§ Document extract:
Roads to resources, Bristol Bay exploration, Tundra Travel on tap
December 04, 2004
Included in the request is a $20 million state roads package that will fund transportation projects which spur oil and gas development, including funding to continue analysis of a road from Prudhoe Bay to Point Thompson.
"As a resource state, it is absolutely imperative that we invest in the infrastructure that will allow us to expand our economic base," Murkowski said. "North Slope oil and gas production pays for virtually everything we do, so much of what we are proposing today is in support of oil and gas activities, whether it is directly on the slope or not."
Murkowski said this administration has seen great progress in its first two years toward opening the Arctic National Wildlife Refuge to development, building a gas pipeline and increasing oil and gas exploration. His 2005 energy agenda will build upon that work. The governor made the announcement at the Laborer's Hall Local 341.
"When we talk about increasing oil and gas development in this state, what we are really talking about is increasing job opportunities for Alaskans. And so what I am asking the Legislature to do is create jobs for Alaskans by approving my request," Murkowski said.
The administration will also seek legislative approval to extend a 2003 exploration credit proposal to include upcoming oil and gas leases in Bristol Bay. The previous legislation opened an exploration incentive window of four years for oil and gas development that companies could use to reduce their state severance taxes.
The Bristol Bay areawide lease sale is expected for spring 2006, which would not give companies adequate time to take advantage of the incentive program. So the governor will ask the Legislature to open that window of eligibility until 2010 for the Alaska Peninsula lease area.
"The people of Bristol Bay now want oil and gas development in their region, and so do we. This bill will give them an even chance to enjoy the economic benefits that such an incentive program will bring," the governor said. "If we can bring the companies to their region, the jobs will follow."
Governor Murkowski also said he anticipates natural resource companies will see a greater window of arctic exploration following the conclusions of a new study on tundra travel by the U.S. Department of Energy and the state Department of Natural Resources.
"We've seen the winter exploration season cut in half since the early 1970s as a result of regulatory changes and a trend of warmer weather. But a fresh look at the science is telling us that perhaps we can begin traveling on the tundra earlier that was once thought," Murkowski said.
"We would like to open the season earlier and keep it open longer. But we are not going to do it at the expense of the tundra. And these exciting new conclusions are telling us that perhaps we can open the season as much as three weeks earlier, but that will depend on Old Man Winter cooperating," Murkowski said.
The transportation bills will include construction projects that aid construction of a natural gas pipeline to the Lower 48 and increased natural gas development around the state. This request will be made to the Legislature December 15 when the fiscal 2005 budget is unveiled and will be part of a larger and more regionally balanced roads package.
"We want to build roads that lead to jobs, whether the jobs are on the North Slope or downtown Anchorage," Murkowski said.
Roads to Resources:
Total package cost = $20 million
The Department of Natural Resources opens the North Slope tundra to exploration when the ground is frozen enough to transport equipment overland without damaging the tundra. Warming weather trends and regulatory changes have reduced the winter exploration season in half since the early 1970s.

§ Questions to answer:
a. Reproduce the energy agenda article word for word between "The Bristol Bay" and "of Natural Resources.", inclusive.
b. Answer these from the energy agenda article:
(i) What is the total cost of the roads package?
(ii) When is the Bristol Bay areawide lease sale expected?
(iii) By how much earlier might the tundra travel season open, according to the new conclusions?
c. Pick up the energy agenda article after its final sentence and carry it on.
The data that comes next is separate from the energy agenda article.

§ Data extract:
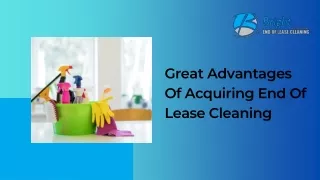 Great Advantages Of Acquiring End Of Lease Cleaning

§ Answers below:
a.
The Bristol Bay areawide lease sale is expected for spring 2006, which would not give companies adequate time to take advantage of the incentive program. So the governor will ask the Legislature to open that window of eligibility until 2010 for the Alaska Peninsula lease area.
"The people of Bristol Bay now want oil and gas development in their region, and so do we. This bill will give them an even chance to enjoy the economic benefits that such an incentive program will bring," the governor said. "If we can bring the companies to their region, the jobs will follow."
Governor Murkowski also said he anticipates natural resource companies will see a greater window of arctic exploration following the conclusions of a new study on tundra travel by the U.S. Department of Energy and the state Department of Natural Resources.

b.
(i) $20 million
(ii) Spring 2006
(iii) As much as three weeks earlier

c.
The DNR Division of Mining, Land and Water worked with the U.S. Department of Energy to develop scientifically valid, peer-reviewed research to find ways to extend the season without compromising the environment. Specifically, they drove equipment out on the tundra roughly every two weeks from the end of October 2003 through late January 2004 and then came back this past summer to measure the effects on the environment.
An analysis of their work gives the state reason to believe the winter exploration seasoin can open at least 3 weeks earlier than previous openings. DNR staff are actively monitoring the tundra and will open it as soon as it is ready based on the new information.
Last year, DNR opened some areas to winter travel on December 23 and other areas as late as January 28. With the new data, it is now clear that DNR could have opened all of the North Slope area to winter travel in early December. Recent analysis shows that doing so would not have increased the damage to the tundra.
The management summary will be available on the DNR website at http://www.dnr.state.ak.us/. DNR will also have the raw data and the full report available online later this month.
Bristol Bay Exploration Credits
Governor Murkowski plans to introduce legislation to expand Senate Bill 185, approved in 2003, to expand severance tax credit provisions for oil and gas exploration to the Alaska Peninsula competitive oil and gas areawide lease sale.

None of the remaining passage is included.